Las copas de los árboles de la vereda, se henchían del aire tórrido del valle muerto. Los cerros, cercanos a simple vista, pero en realidad distantes, amedrentaban al pequeño pueblo cordillerano. En el fondo de la casa, las gallinas batían alas, haciendo bullicio y disputándose un gusano famélico.
La tierra, que se arremolinaba, desdibujaba al viejo. Encorvado, empujando la carretilla rebosante de estiércol.
 El levantador de quiniela, mordió el polvo que tenía entre sus dientes.

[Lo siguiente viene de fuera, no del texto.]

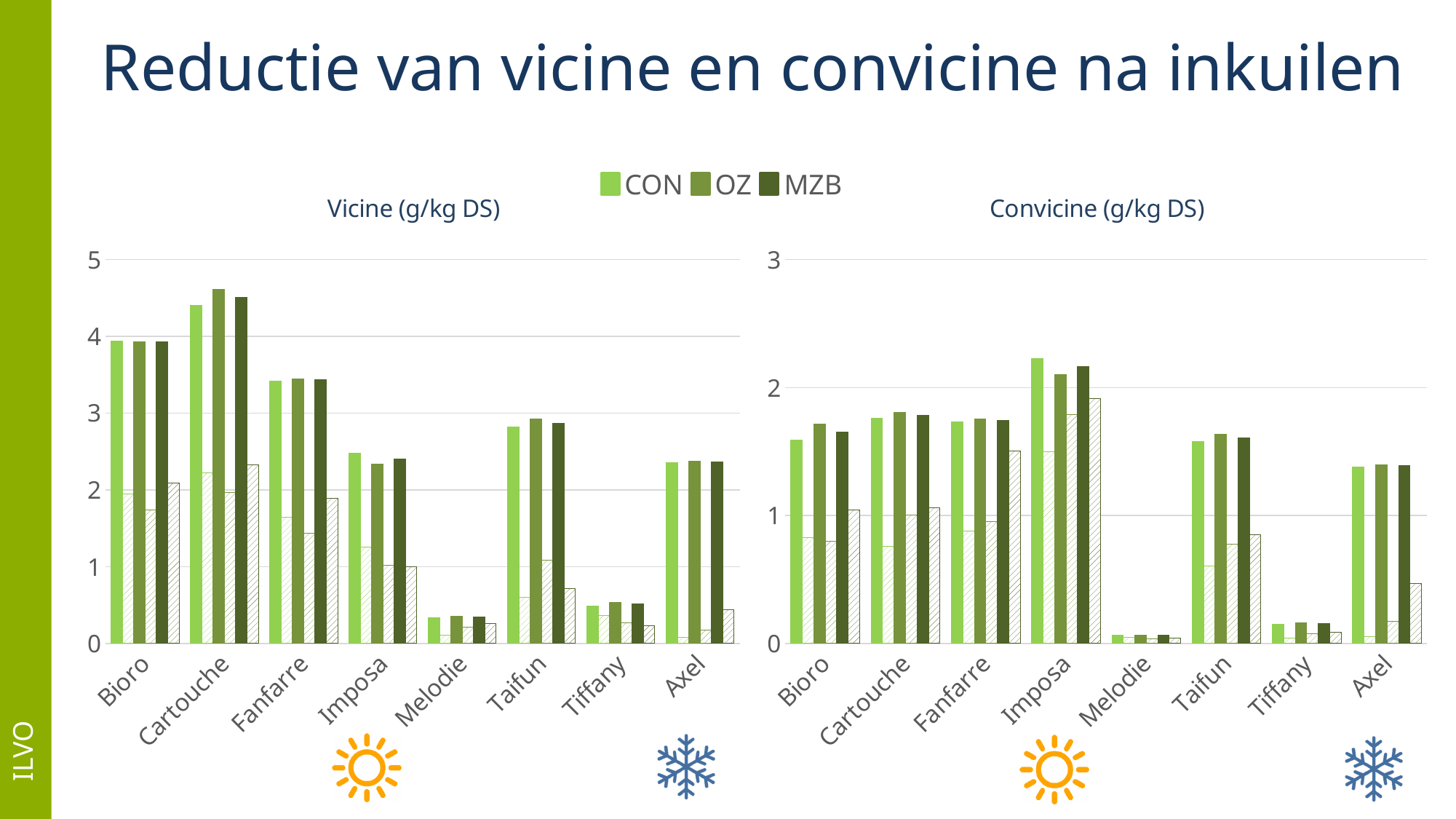
In the Convicine (g/kg DS) chart, which category has the lowest bars? Melodie In the Convicine (g/kg DS) chart, which is larger, the solid CON bar for Imposa or the solid CON bar for Tiffany? Imposa What are the series names in the legend? CON, OZ, MZB In the Vicine (g/kg DS) chart, is the solid CON bar for Tiffany greater or less than 1? less In the Convicine (g/kg DS) chart, which category has the highest bars? Imposa In the Vicine (g/kg DS) chart, is the solid OZ bar for Cartouche greater or less than 4? greater How many categories are shown on the x axis of the Convicine (g/kg DS) chart? 8 How many series does the legend list? 3 In the Vicine (g/kg DS) chart, which category has the highest bars? Cartouche What kind of chart is the Vicine (g/kg DS) chart? bar chart In the Convicine (g/kg DS) chart, is the solid CON bar for Imposa greater or less than 2? greater In the Vicine (g/kg DS) chart, which category has the lowest bars? Melodie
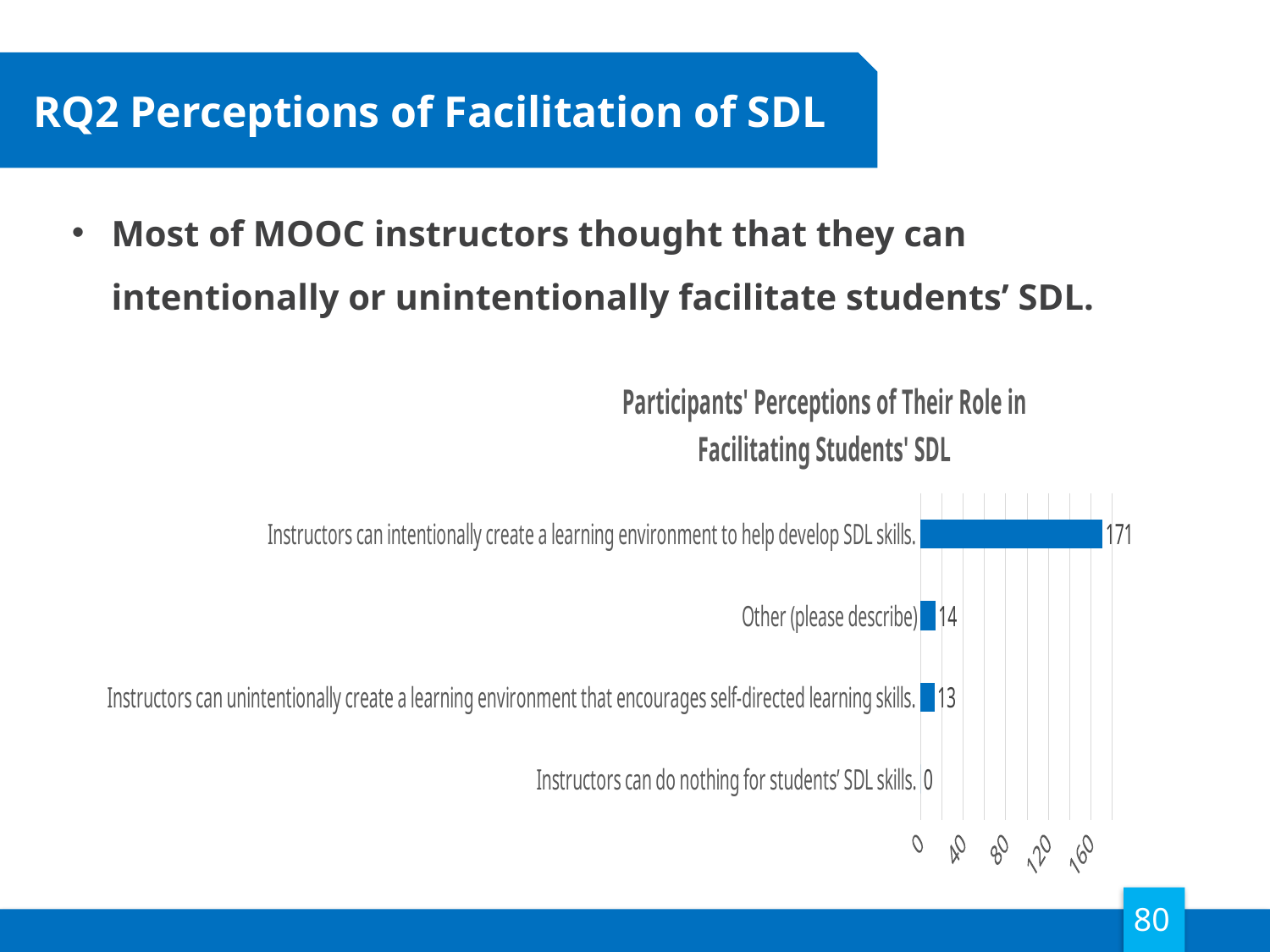
Which category has the lowest value? Instructors can do nothing for students' SDL skills. What kind of chart is shown on the slide? Bar chart What is the difference between the value for 'Instructors can intentionally create a learning environment to help develop SDL skills.' and the value for 'Other (please describe)'? 157 Which is larger: the value for 'Other (please describe)' or the value for 'Instructors can unintentionally create a learning environment that encourages self-directed learning skills.'? Other (please describe) What is the title of the chart? Participants' Perceptions of Their Role in Facilitating Students' SDL What is the value for 'Instructors can unintentionally create a learning environment that encourages self-directed learning skills.'? 13 Which category has the highest value? Instructors can intentionally create a learning environment to help develop SDL skills. How many categories are shown in the chart? 4 What is the value for 'Instructors can do nothing for students' SDL skills.'? 0 Is the value for 'Instructors can intentionally create a learning environment to help develop SDL skills.' greater or less than 160? greater What is the value for 'Instructors can intentionally create a learning environment to help develop SDL skills.'? 171 What is the value for 'Other (please describe)'? 14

Escupió en la zanja, que corría paralela a la vereda, observando como el salivazo se hundía, para luego reaparecer y tomar el rumbo del agua sucia (pasando por debajo del tablón que unía la vereda con la calle polvorienta) y siguiendo entre ondas de espuma de detergente.
El morocho escupió en la zanja y Beatriz lo miró asqueada, inmóvil sobre el tablón que unía la calle con la vereda.
-Ahí viene el viejo, otra vez- notó ella.
-Sí, es perseverante- reconoció él.
-Me parece que hoy, sale el ochenta y uno.
Beatriz, paseó la mirada alrededor, tratando de ver más allá de las casas de techos pálidos, de la nube de polvo y del levantador de quiniela que la observaba, aguardando a que le dictara el número.
-Usted, ¿no lo huele? Hace años que no se sentía, en el aire, este olor a flores.
Volvió a centrar su atención en el hombre de la bicicleta, que olisqueaba el viento, intentando captar alguna fragancia.
-La verdad, que no. Pero, puede venir del otro lado de los cerros, dónde hay un manantial. Acá, rara vez crece una flor.
Ella, impaciente porque se marchara con su vaho a colonia barata y cigarrillos, le dictó la cifra, que el morocho apuntó en su libreta.
-Juégueme el novecientos ochenta y uno, como usted ya sabe, pero pase a cobrar más tarde, que mi marido no me dejó plata.
-Bué…Hasta luego, entonces.
La bicicleta desvencijada se perdió en una calle adyacente, silbando bajito. Beatriz se demoró en la vereda, esperando el paso del viejo. Desgarbado, la barba y el cabello gris, el sombrero calado a mitad de la frente, los ojos en penumbras. Se apiadó del anciano, de su soledad y su demencia, aspirando el perfume que llegaba de alguna parte, que no podía ver.                                                                                                    Los pozos y las piedras de la calle, no facilitaban su tarea, saboteando su propósito. Se aferraba, con vehemencia, a la ilusión de agraciar el pie del cerro con flores. Ahí, donde estaba sepultada su esposa. Habían transcurrido tantos años desde esa fatídica semana, en la que se ausentó por un viaje de negocios, que ya no sabía cuál era el lugar exacto. Tratando de recordar, había removido rocas y matas de pasto reseco. Aquella noche, con la intensa nevada; la conmoción por encontrar a su mujer muerta, azul por el frío; la desesperación y las lágrimas; no había tenido en cuenta el lugar al cavar y depositar su cuerpo entre las rocas y la nieve, que había removido con sus manos congeladas.
Ahora, el pie del cerro se estaba engalanando, como homenaje y como penitencia, pensaba, mientras la rueda de hierro se trababa en la tierra maldita, que quería detenerlo, y el olor del abono le saturaba las fosas nasales.
De manera fugaz, vio a una mujer delgada, parada en la entrada de su casa. Seguía su paso, con ojos piadosos. Quizás lo creyera loco, al igual del cuidador de caballos, que lo dejaba recoger la bosta sin decir una palabra. Tal vez, ya era tiempo de advertirles. Debían mudar sus hogares, huir, antes de que fuera tarde. Las flores avanzarían por el camino rocoso, apoderándose de la tierra, cubriendo las casas, saturando el aire con sus perfumes fuertes, sofocando a los hombres y a los animales. El polen se esparciría sobre los techos y sería el fin de la locura. Podría acostarse sobre tallos y ejércitos de  hormigas, iniciando un viaje sin regreso hasta el regazo de su esposa, dónde imploraría su perdón, entre el llanto y las caricias.
Tomó el empinado sendero hacia su cabaña, en la cara opuesta del cerro. El viento que rodaba por la ladera, traía fragancias y pétalos, como mariposas, que fueron a posarse sobre sus huellas, besándolas.